The Chassid Who Fought the Angel of Death

Harav Kalman Goldschmidt, z”l, alongside the tziyun of the Tzaddik of Horodenka.

The phone rang insistently, time after time. I gave in. The man on the line introduced himself as Kalman Goldschmidt. Only recently has the world learned of his heroic and unbelievable story: The man who was given only a few weeks to live by doctors and modern medicine due to the disease raging in his intestines decided to declare war on the disease.

“If I will travel the regular path of disease and doctors, then I will also finish on the normal path. I’m not there,” Reb Kalman declared and launched his battle. It was a glorious battle, one that he waged for more than five years with strength and splendor.

What were Rav Kalman’s weapons of war? Not the surgeon’s scalpel, nor penicillin nor any other drug. Rather, he employed one singular characteristic that was deeply imbued in his blood, etched on his bones and on his heart: simchah, joy.

He faced his copious suffering, and the Angel of Death standing with his sword drawn beside his bed, and began to laugh loudly. “You cannot take this from me,” he said, laughing loudly. “Simchah may not be the biggest mitzvah,” he used to repeat the well-known Chassidic dictum, “but it can bring the person to the greatest mitzvah.”

He would often cite the parable brought in the Orchos Tzaddikim: “There were two people who were boarding a ship to travel. One had a thorn in his foot, and he could not walk to the ship; his friend was able to board the ship. The one left behind began to curse…In time he heard that the ship had sunk and that the people aboard had died, so he began to praise the Creator, because he saw that it was in order for him to live. Therefore, a person should be happy with the suffering and other damages he sustains, because he does not know what good he is destined to derive from them.”

He did not only tell himself to be joyous. He radiated it to all those around him. His home became a happy house, and an address for any down-and-out Yid. From his own suffering, he was able to find balm for their hearts. In his illness, he brought joy to the healthy ones. While in his bed, he was able to smile to every person, and returned many from sin.

During that phone conversation, he said that the public is not aware of the holy place that can effect yeshuos in the city of Teveria, the resting place of Harav Nachman of Horodenka, zy”a, one of the disciples of the Baal Shem Tov.

“If I am alive despite my condition,” Rav Kalman cried, “it is only in his merit.” He wanted to make the public aware of the upcoming yahrtzeit. “There is no need to travel far; the tzaddik who protected Eretz Yisrael from the riots will certainly protect all those who daven at his kever.”

Indeed, under his inspiration, the place has recently drawn multitudes to daven there.

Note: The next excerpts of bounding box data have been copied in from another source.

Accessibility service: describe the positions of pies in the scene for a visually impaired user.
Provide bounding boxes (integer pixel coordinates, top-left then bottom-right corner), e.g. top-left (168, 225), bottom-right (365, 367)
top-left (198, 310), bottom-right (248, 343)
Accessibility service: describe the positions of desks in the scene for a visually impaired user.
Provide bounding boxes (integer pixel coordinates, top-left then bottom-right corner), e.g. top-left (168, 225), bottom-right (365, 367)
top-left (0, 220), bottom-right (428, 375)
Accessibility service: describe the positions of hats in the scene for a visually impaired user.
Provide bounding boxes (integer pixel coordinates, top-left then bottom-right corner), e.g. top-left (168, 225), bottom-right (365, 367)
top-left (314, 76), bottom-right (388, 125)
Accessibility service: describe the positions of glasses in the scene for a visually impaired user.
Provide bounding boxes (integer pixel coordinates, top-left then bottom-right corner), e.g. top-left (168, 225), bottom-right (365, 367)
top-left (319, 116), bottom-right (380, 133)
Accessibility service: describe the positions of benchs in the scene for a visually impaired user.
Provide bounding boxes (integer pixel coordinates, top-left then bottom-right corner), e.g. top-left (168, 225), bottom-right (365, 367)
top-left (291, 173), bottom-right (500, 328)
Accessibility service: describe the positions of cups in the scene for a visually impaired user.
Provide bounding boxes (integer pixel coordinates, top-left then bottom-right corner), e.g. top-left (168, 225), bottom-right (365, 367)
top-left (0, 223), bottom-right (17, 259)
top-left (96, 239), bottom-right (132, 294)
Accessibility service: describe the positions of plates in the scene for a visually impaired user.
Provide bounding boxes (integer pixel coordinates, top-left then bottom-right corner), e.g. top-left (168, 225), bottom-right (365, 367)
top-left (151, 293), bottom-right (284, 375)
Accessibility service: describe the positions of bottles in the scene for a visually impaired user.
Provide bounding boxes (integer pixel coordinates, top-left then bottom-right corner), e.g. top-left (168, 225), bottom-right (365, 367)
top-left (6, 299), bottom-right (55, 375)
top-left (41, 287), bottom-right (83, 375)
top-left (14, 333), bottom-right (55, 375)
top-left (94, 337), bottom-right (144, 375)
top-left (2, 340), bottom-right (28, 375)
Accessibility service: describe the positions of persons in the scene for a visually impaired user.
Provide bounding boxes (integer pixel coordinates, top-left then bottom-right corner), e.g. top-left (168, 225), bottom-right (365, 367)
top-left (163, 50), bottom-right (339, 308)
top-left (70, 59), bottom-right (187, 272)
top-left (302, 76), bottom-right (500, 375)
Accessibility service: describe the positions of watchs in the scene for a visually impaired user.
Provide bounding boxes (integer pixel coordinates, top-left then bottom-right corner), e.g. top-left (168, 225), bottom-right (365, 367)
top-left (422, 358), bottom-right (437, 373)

People come to pour out their hearts and effect yeshuos at the resting place of the person who was described by the Baal Shem Tov as “Ne’eman beisi kadosh v’tahor.” Rav Kalman even held a bonfire on the hilula, 2 Tammuz, and took it upon himself to be mezakeh the public at the tziyun of the tzaddik.

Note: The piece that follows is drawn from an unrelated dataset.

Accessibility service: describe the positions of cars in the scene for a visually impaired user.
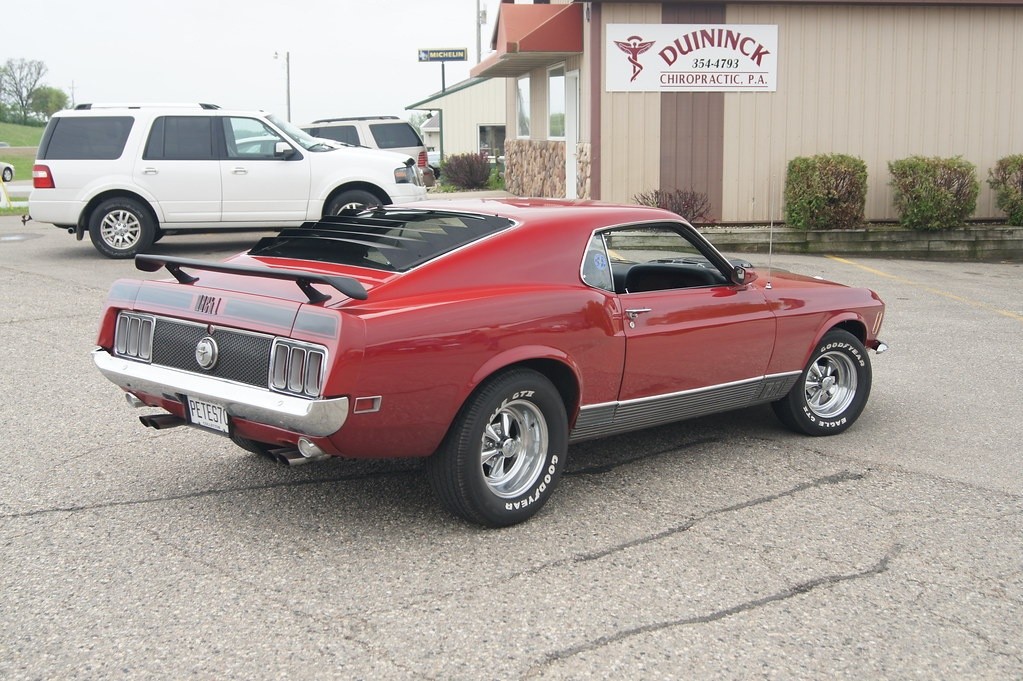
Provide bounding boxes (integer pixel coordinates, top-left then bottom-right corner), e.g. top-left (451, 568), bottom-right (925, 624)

He had another purpose in this publicizing: He wanted to erect an ohel over the headstone so that it would be a worthy site of tefillah for the thousands of people who came in the rain and in the sun. The local authority was less enthusiastic about the idea. “Maybe if people will write about this place and its segulos, they will understand the holiness of the tziyun,” he said.

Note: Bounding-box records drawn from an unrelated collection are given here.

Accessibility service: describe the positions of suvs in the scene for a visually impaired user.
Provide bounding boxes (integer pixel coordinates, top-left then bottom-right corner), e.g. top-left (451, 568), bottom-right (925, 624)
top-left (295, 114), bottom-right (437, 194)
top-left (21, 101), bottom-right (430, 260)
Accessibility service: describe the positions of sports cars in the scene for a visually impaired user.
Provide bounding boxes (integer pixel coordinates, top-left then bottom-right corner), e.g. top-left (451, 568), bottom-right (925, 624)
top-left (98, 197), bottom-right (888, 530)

This week, replete with mitzvos and good deeds, adorned with suffering and pain, the mashpia Harav Kalonymous Kalman ben Reb Shabsai, z”l, returned his soul to his Maker, to the anguish of thousands of people who found solace in him.

Two hours after his relatively sudden passing, the local authority’s approval to build the ohel over the tziyun of the tzaddik of Horodenka was delivered to his house. He had won.